Sunday, July 19, 2015

Ohio Charter School Sheriff All White Hat, No Cattle

Well, that was quick. Less than a week after telling the State School Board that he had broken the law when he didn't count Fs for online charter schools run by big Republican campaign donors, David Hansen -- the husband of Gov. John Kasich's new presidential campaign manager Beth Hansen -- has resigned as Ohio's top school choice official.

This also comes just about a month after the Fordham Institute wrote a very hopeful blog post praising the Ohio Department of Education's recent crack down on a few low-performing charter schools -- the culmination of what had been about a year of hopeful signs from the department, including Fordham's specific praising of Hansen's "more aggressive" crackdown approach. If I'm Fordham today, I'm feeling more than a little bit deceived. And pissed.

I was less enthusiastic than my friends at Fordham, but agreed with them that there were encouraging signs.
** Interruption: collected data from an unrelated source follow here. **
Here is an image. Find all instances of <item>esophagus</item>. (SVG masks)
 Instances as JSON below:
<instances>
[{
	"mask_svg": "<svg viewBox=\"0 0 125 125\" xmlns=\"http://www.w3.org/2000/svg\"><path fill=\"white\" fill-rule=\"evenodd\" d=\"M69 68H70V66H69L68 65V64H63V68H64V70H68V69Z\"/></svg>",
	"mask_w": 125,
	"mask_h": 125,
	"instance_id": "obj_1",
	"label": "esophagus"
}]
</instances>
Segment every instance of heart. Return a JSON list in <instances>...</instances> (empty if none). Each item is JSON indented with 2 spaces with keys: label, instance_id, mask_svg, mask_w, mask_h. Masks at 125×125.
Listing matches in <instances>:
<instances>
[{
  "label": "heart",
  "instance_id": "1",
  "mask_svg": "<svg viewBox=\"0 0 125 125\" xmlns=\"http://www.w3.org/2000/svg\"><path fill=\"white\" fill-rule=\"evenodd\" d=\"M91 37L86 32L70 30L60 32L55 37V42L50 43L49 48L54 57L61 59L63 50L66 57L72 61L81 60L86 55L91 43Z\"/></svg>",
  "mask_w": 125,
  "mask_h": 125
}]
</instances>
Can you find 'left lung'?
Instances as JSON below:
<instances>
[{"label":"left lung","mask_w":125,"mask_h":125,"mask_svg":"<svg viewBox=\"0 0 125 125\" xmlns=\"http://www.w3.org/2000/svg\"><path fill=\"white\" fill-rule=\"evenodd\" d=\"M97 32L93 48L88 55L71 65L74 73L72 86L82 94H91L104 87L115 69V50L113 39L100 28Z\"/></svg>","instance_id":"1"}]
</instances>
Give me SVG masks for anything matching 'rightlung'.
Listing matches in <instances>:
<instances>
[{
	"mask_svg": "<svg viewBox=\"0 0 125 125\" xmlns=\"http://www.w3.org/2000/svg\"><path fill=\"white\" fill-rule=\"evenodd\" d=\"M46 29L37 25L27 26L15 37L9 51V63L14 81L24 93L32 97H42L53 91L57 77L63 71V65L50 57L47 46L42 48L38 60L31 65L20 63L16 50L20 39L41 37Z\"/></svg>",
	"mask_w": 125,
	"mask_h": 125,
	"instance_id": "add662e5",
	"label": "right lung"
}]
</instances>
I had noticed the department had started calling school choice "quality school choice" and had issued a few directives to charter school sponsors warning them to do a better job of monitoring their schools.

My enthusiasm was always tempered by the fact that Hansen and ODE were ignoring the big fish. And that was, unfortunately, Hansen's undoing. None of these crackdowns were against schools run by big Republican donors -- David Brennan of White Hat Management or Bill Lager of the Electronic Classroom of Tomorrow -- whose schools rate among the worst in the state and who educate about 20% of all Ohio charter school students.

Those two men have given more than $6 million to mostly Republican Ohio politicians since the program began and have collected more than $1.7 billion in state funds -- about 1 in every 4 charter dollars ever spent.

Instead, Hansen rigged the system -- apparently illegally -- to make their schools' poor scores not count against the sponsors that oversee them.

That also meant that sponsors wouldn't be motivated to improve these schools, even under a new charter reform bill, whose focus is on forcing sponsors to do a better job overseeing charters rather than directly closing the poor performers.

It is no accident that White Hat Management -- about the same time we found out the state wasn't counting certain schools' poor grades -- announced it was selling off its "highest" performing schools, whose still poor scores would be counted, and keeping its E-School and dropout recovery schools, whose worse scores wouldn't be counted.

As an aside, it will be interesting indeed if Hansen ends up working for White Hat, just like former Voinovich education czar Thomas Needles did.

This incident also points out another issue: Even if the new charter legislation passes eventually (a dubious proposition that this point), the fact that it grants so much discretion to ODE is quite problematic. It is now apparent that the gubernatorial takeover of the department -- a process started under Gov. George Voinovoich when school board members started being appointed rather than exclusively elected -- is now complete. The current state superintendent, Richard Ross, was Kasich's education czar, then moved on over to the department. Hansen had obvious close connections with the Kasich administration.

ODE is supposed to be an independent voice for Ohio's kids -- not a gubernatorial, or legislative  rubber stamp. It's time for the state school board to exercise its constitutional authority and start bringing at least some independence back to the agency so these kinds of politically motivated shenanigans don't happen again.

There are 123,000 charter school kids in Ohio who are, in the vast majority of cases, being poorly served by these schools -- even compared with the worst-performing local public schools.

The state needs a real watchdog for these kids, not a sheriff that's all white hat and no cattle.

Friday, July 17, 2015

New Ohio Charter School "Sheriff" Breaking the Law?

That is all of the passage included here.